What you need to do –
1. Answer these questions about the reviews of David France's AIDS book:
(a) What kind of read does the first review call the book for communities in crisis?
(b) Which New York City mayor does the second review say kept resources from those affected?
(c) How much did the second reviewer withhold from the rating?
2. Write out the portion of the reviews of David France's AIDS book that starts at "A fascinating, surprising, and" and ends at "communities in crisis.".
3. Continue the reviews of David France's AIDS book from the point at which they stop.

Passage provided –
A fascinating, surprising, and inspiring book. David France takes a hard look at the heroes and villains of the AIDS crisis, at the individuals who helped mobilize communities and the higher-ups in government and medicine that actively peddled misinformation, stigmatized the gay community, and prevented or delayed their access to life saving treatment. It is amazing how many resources were marshaled before the government made any meaningful interventions. It is shocking how many harmful missteps were made. Ultimately this book is an uplifting testament to the resilience and resourcefulness of groups dedicated to social welfare, and an evergreen read for communities in crisis.

Sep 06, 2019

David France was a gay journalist who made a career of documenting the plague of HIV and AIDS, especially in NYC in the 1980s and 1990s. He stresses how the plague affected those most affected by AIDS, especially as the death tolls rose past 100,000 just in the city itself, where Mayor Ed Koch did his best to keep resources from those affected. As time went on, organizations arose to help themselves--since nobody else was going to help them--began out of sheer fear and desperation, and then to fight among themselves. The scientists, especially in the drug companies, worked hard behind closed doors to develop drugs that would "cure" AIDS, or at least add weeks to the lifespan of its victims. PWA, or People With Aids, as one brave man who ended up dying of the disease phrased it, worked equally hard to have input into the process. It did, after all, affect their lives. When, a dozen years into the epidemic, the drug companies let PWA into the scientific process, progress began to be made. Yet, the survivors, many of them, couldn't celebrate. They'd lost too many friends and lovers; many suffered PTSD from what they'd been through; others sunk into drug addiction; suicide claimed others. France was lucky; he found friendship in the family of a man who he had nursed through his gruesome death. And he found, in the end, love that made it all worthwhile. I withheld 1/2 a star because there were so incredibly many characters that it was very hard to keep track of them all, and so many potential treatments discussed that it was hard to keep track of them too. The book helped me understand the single AIDS patient I helped care for as a hospice employee, and his AIDS blindness and AIDS dementia. Anyone who wants to understand, in the particular or the general, what the AIDS plague was about, must read this book. Long, but well worth the effort.

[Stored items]
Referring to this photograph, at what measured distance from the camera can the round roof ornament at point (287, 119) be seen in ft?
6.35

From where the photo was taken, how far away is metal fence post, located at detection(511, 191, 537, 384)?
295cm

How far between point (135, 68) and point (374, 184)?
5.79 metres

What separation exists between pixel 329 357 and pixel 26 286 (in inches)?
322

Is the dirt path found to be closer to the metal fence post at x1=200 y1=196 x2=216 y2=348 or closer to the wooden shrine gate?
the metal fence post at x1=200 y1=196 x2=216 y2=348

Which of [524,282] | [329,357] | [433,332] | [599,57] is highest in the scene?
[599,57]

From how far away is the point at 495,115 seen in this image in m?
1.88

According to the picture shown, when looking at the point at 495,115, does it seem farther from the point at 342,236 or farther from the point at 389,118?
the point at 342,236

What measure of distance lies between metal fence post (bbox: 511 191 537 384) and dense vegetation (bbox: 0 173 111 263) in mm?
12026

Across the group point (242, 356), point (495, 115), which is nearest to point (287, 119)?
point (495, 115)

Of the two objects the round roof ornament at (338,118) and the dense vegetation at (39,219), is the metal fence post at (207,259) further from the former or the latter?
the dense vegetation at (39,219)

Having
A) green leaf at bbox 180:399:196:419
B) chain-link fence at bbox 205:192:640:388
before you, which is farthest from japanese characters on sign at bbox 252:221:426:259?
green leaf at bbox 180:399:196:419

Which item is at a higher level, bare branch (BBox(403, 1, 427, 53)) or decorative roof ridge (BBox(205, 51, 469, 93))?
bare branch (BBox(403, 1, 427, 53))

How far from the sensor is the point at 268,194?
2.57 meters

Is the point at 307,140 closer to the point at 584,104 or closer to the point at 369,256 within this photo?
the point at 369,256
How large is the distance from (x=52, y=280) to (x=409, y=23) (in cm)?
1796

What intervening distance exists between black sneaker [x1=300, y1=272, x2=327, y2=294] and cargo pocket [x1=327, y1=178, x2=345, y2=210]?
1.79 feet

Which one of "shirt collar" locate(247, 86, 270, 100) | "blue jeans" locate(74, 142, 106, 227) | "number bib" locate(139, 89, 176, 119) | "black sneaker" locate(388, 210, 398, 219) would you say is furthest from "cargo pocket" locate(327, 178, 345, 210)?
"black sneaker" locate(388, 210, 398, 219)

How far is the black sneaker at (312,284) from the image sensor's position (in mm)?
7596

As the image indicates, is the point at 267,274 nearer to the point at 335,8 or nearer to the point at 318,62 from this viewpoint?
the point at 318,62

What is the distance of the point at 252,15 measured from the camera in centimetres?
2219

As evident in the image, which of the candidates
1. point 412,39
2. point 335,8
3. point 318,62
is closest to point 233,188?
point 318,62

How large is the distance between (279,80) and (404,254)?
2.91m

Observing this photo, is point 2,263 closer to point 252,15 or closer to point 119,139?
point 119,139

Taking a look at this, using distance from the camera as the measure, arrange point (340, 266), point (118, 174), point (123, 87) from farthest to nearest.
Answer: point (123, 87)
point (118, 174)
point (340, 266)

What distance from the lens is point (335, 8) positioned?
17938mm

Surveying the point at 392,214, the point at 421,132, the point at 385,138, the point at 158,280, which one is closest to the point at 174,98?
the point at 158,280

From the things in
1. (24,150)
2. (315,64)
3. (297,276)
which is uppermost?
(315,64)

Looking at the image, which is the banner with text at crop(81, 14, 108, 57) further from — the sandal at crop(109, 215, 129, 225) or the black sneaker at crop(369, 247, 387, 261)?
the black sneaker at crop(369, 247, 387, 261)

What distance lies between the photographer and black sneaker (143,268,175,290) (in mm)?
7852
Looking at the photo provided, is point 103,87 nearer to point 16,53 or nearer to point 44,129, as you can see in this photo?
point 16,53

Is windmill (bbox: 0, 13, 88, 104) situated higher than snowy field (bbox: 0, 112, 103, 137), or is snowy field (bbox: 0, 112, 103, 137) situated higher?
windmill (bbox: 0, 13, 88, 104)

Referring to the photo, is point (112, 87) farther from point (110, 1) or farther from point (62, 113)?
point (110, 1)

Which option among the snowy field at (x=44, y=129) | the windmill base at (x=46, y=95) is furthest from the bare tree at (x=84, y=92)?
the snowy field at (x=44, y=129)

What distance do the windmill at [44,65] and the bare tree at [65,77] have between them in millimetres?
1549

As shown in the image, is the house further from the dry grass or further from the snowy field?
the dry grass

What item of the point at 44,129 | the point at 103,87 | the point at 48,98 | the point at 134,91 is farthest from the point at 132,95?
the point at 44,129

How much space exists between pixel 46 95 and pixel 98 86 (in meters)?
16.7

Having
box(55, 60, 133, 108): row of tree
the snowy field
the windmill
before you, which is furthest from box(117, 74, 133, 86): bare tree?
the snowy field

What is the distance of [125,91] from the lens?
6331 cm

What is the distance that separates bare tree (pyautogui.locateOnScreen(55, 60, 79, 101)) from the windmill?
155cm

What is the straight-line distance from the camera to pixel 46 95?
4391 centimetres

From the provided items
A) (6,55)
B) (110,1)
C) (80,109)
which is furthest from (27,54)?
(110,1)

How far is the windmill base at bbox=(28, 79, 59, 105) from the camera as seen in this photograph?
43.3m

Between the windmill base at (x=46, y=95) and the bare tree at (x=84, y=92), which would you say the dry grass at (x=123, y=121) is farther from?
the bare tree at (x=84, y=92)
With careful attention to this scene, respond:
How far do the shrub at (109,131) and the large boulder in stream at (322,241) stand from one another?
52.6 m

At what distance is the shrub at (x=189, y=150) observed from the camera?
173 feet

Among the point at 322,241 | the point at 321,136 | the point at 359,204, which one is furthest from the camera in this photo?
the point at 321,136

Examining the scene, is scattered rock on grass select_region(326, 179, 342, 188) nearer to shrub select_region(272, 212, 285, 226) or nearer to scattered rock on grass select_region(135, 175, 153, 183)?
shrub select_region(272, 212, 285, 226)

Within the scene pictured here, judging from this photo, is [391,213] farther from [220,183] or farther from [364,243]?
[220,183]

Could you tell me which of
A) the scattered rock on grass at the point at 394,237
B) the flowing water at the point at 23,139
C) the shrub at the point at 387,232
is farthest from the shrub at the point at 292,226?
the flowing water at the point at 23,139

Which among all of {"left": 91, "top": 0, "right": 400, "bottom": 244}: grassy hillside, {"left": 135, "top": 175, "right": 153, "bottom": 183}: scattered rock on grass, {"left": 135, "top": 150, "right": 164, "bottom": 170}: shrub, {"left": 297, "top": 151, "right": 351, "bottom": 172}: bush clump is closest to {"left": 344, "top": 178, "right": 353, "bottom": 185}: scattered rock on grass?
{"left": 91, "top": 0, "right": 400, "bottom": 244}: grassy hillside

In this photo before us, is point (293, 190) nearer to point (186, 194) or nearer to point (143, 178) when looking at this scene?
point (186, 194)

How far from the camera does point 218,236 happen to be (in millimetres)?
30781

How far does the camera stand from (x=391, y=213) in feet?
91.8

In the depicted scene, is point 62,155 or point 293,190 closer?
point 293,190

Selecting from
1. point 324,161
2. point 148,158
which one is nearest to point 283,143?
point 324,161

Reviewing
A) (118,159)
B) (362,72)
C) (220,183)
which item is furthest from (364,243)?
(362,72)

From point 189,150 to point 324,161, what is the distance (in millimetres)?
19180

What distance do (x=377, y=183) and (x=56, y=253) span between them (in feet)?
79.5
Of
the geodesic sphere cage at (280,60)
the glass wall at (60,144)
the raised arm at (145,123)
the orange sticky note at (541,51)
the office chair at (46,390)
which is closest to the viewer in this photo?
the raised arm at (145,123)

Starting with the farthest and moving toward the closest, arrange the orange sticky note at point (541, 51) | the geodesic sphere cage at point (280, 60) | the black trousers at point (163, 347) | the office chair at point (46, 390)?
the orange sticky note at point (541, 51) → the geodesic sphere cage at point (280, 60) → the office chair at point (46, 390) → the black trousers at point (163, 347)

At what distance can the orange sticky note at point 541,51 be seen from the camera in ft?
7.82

Numbered responses –
1.
(a) An evergreen read
(b) Ed Koch
(c) Half a star

2.
A fascinating, surprising, and inspiring book. David France takes a hard look at the heroes and villains of the AIDS crisis, at the individuals who helped mobilize communities and the higher-ups in government and medicine that actively peddled misinformation, stigmatized the gay community, and prevented or delayed their access to life saving treatment. It is amazing how many resources were marshaled before the government made any meaningful interventions. It is shocking how many harmful missteps were made. Ultimately this book is an uplifting testament to the resilience and resourcefulness of groups dedicated to social welfare, and an evergreen read for communities in crisis.

3.
Jun 27, 2019

Also see the documentary of the same name and "And the Band Played on."

Jul 23, 2018

A detailed and thorough exploration of the AIDS epidemic, I found this book a fascinating and engaging read. It delves into the biology and biochemistry involved in the identification of the virus and the development of functioning drugs, follows specific timelines for individuals involved in the movement, and captures the panic and urgency of those early years. It was astounding to read about those who would die weeks after diagnosis and those who survived for over a decade. I feel acquainted with every step of the movement and understand more fully how the fight isn't over today.

Nov 23, 2017

This history is an insider’s look at the activists who advocated for AIDS treatments and victim’s rights in the early days of the epidemic. France’s account centers on New York, and the founding of such organizations as ACT UP and the Treatment Action Group, as well as the safe sex movement. France truly makes the reader feel the uncertainty and fear of the early days of the AIDS epidemic, when even the cause of the disease was a mystery. Some early and influential activists believed that AIDS was the result of immune overload in “promiscuous” gay men, and advocated abstinence as treatment. While this theory was controversial and eventually thoroughly debunked, it did lead to the creation and promotion of the safer sex guidelines that helped curtail transmission of the disease. France also delves into the bureaucracy and homophobia that delayed the development of effective AIDS treatments by researchers and public health officials. Desperation led to thriving experimental drug undergrounds without proper oversight or data collection. Especially if you were born after AIDS went from being a death sentence to a manageable health condition, this is an essential and illuminating read.